Our pretrained model. You can download one of them for testing. The main difference between the two models is that PHDiffusionWithoutRes removes the residual structure in its adapter, while PHDiffusionWithRes retains it. Note that PHDiffusionWithoutRes perform better in some dense texture styles, learning textures that are more similar to the original ones. While PHDiffusionWithRes can preserve better content. You can make selections based on your needs.
Training Data
Data Acquisition
We have two benchmark datasets: COCO and WikiArt.
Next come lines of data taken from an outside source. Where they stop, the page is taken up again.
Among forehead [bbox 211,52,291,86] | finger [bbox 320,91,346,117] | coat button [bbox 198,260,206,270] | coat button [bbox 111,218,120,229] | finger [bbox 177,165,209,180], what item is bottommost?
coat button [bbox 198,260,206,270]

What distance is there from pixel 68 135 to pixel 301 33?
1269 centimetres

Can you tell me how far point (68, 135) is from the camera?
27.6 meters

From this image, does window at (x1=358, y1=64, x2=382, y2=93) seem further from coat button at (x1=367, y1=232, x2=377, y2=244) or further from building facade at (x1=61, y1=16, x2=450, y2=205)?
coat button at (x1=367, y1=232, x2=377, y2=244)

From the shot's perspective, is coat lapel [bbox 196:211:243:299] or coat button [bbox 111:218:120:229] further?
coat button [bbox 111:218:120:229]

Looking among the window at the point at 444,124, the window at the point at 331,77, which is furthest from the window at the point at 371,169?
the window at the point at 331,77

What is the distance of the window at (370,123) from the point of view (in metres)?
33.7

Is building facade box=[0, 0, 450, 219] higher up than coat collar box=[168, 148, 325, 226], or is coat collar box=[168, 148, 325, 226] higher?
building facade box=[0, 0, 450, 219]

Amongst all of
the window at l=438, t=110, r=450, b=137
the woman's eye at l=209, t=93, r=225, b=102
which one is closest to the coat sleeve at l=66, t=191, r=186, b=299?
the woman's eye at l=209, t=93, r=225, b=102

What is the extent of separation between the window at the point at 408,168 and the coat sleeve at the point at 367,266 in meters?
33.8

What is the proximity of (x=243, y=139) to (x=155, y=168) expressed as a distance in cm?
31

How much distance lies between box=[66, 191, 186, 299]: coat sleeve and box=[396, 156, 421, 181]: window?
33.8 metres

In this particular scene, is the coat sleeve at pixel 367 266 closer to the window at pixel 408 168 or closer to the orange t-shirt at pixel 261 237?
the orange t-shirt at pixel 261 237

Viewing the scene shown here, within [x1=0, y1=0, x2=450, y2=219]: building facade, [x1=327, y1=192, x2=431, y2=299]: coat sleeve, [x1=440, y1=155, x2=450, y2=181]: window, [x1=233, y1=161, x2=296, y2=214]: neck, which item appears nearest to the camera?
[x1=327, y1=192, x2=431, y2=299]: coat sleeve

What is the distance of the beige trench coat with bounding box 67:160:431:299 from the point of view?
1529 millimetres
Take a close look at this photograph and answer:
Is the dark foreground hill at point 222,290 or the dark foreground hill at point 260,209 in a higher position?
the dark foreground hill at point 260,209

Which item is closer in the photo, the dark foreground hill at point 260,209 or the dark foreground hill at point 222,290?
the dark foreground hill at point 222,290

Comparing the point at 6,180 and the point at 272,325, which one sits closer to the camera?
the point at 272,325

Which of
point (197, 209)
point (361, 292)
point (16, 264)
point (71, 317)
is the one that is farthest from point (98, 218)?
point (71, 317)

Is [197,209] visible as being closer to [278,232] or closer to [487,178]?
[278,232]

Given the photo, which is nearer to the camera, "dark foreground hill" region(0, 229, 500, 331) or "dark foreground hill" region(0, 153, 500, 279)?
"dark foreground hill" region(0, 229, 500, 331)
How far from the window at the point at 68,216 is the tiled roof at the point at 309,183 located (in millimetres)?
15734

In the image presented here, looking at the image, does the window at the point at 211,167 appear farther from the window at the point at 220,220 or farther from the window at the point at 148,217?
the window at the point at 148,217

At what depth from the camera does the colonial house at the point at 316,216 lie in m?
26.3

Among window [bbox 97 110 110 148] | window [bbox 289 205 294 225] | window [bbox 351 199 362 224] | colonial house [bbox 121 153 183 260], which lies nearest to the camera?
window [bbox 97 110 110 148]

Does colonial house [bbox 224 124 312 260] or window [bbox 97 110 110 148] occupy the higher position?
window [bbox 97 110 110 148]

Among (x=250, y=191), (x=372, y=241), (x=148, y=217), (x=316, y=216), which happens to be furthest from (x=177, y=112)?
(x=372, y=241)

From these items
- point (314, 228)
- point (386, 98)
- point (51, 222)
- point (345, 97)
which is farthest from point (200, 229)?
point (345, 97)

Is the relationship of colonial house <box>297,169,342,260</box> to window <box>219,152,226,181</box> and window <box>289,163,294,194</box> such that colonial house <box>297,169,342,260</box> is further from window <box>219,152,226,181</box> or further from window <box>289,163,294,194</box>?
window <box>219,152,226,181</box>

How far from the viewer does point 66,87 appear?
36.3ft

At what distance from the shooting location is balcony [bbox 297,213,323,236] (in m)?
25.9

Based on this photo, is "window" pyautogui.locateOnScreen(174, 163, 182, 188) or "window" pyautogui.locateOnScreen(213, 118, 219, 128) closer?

These datasets are used to create composite images by combining photographic foreground objects from COCO with painterly backgrounds from WikiArt.
Data Processing
During training, we use instance annotation to extract the foreground objects from the foreground images and place them onto randomly chosen painterly backgrounds from the background images, resulting in 37,931 composite images in each epoch. Finally, all composite images are resized to 512 × 512 for training. This process can produce composite images with conflicting visual elements.
Train
You can run this to train adapter and dual encoder fusion module:
CUDA_VISIBLE_DEVICES="0,1" python -m torch.distributed.launch --nproc_per_node 2 train.py
Test
You can run this to test using adapter with residual:
CUDA_VISIBLE_DEVICES="0" python -m torch.distributed.launch --nproc_per_node=1 test.py --strength 0.7 --model_resume_path pretrained_models/PHDiffusionWithRes.pth
And run this to test using adapter without residual:
CUDA_VISIBLE_DEVICES="0" python -m torch.distributed.launch --nproc_per_node=1 test.py --strength 0.7 --model_resume_path pretrained_models/PHDiffusionWithoutRes.pth --no_residual
Our method can significantly outperform GAN-based methods when the background has dense textures or abstract style.